Cable / Telecom News

TPIA: TekSavvy wants Canadians to write their MPs, say “no” to broadband price hikes


CHATHAM, ON — Independent ISP TekSavvy is urging Canadians to voice their support for the CRTC’s decision in August to lower Internet prices by visiting its new website, called paylesstoconnect.ca, and writing their federal member of parliament.

In a news release Monday, TekSavvy amped up its fight against incumbent telcos and cablecos, who have petitioned the federal cabinet to cancel the CRTC’s decision and obtained a stay of the decision from the courts (an earlier temporary stay was granted in October by the FCA). The incumbent have since filed review and vary applications with the CRTC in December.

In August 2019, the Commission had set new wholesale high-speed access rates that the large cable and telephone companies are able to charge competitors who lease space on incumbent networks.

“The CRTC found Big Telcos broke its rules and fabricated costs to inflate their rates for competitors, keeping prices high for Canadians. During its 4-year rate-setting process, the CRTC condemned the Big Telcos’ Internet rate-fixing as ‘very disturbing’, lowering their rates and ordered them to repay overbilled amounts back to March 2016 (estimated at $325 million),” TekSavvy writes in its news release.

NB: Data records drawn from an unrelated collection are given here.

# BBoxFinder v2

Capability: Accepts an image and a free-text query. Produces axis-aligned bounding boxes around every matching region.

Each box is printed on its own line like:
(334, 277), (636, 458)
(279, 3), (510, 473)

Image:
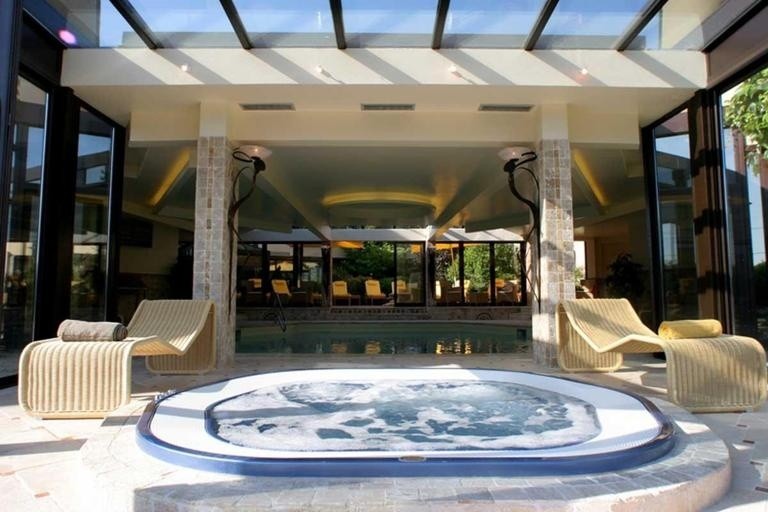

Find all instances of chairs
(496, 285), (519, 303)
(249, 278), (412, 306)
(17, 297), (217, 419)
(556, 297), (768, 414)
(439, 276), (462, 303)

The Federal Court of Appeal’s stay of the CRTC’s August decision meant the retroactive payments set out in the summer decision are suspended and the rates in force today are the interim ones set in 2016, not the more recent ones proposed in October by the Commission.

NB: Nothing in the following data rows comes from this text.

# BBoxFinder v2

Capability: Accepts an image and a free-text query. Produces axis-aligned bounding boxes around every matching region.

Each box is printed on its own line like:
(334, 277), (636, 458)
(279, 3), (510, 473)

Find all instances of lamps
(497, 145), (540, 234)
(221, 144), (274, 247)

“The Big Telcos game the system with impunity, kneecapping competitors while Canadians pay the price,” said Andy Kaplan-Myrth, TekSavvy’s vice-president of regulatory and carrier affairs. “Cabinet should not only reject their Internet price hike petitions, but hold the Big Telcos accountable for their anti-competitive activities while the CRTC opens up the mobile sector to wholesale competition, too.”

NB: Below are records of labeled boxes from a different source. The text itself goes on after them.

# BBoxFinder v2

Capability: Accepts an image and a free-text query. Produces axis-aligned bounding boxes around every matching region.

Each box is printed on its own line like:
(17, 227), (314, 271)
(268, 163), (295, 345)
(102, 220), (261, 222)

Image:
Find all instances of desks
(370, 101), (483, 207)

Janet Lo, vice-president of privacy and consumer legal affairs for TekSavvy, added: “When Big Telcos game the system, we all pay more. Canadians have been clear that they expect lower prices and more choices to stay connected.”

When asked by Cartt.ca to respond to TekSavvy’s news release today, Bell spokesperson Marc Choma wrote in an email: “Resellers invest little to nothing in networks, they want to reduce the rates they pay carriers that do invest to levels below what it costs to actually build and maintain the infrastructure, and they would also like carriers to in effect pay them to not invest by issuing them retroactive rebates. Now that’s disturbing.”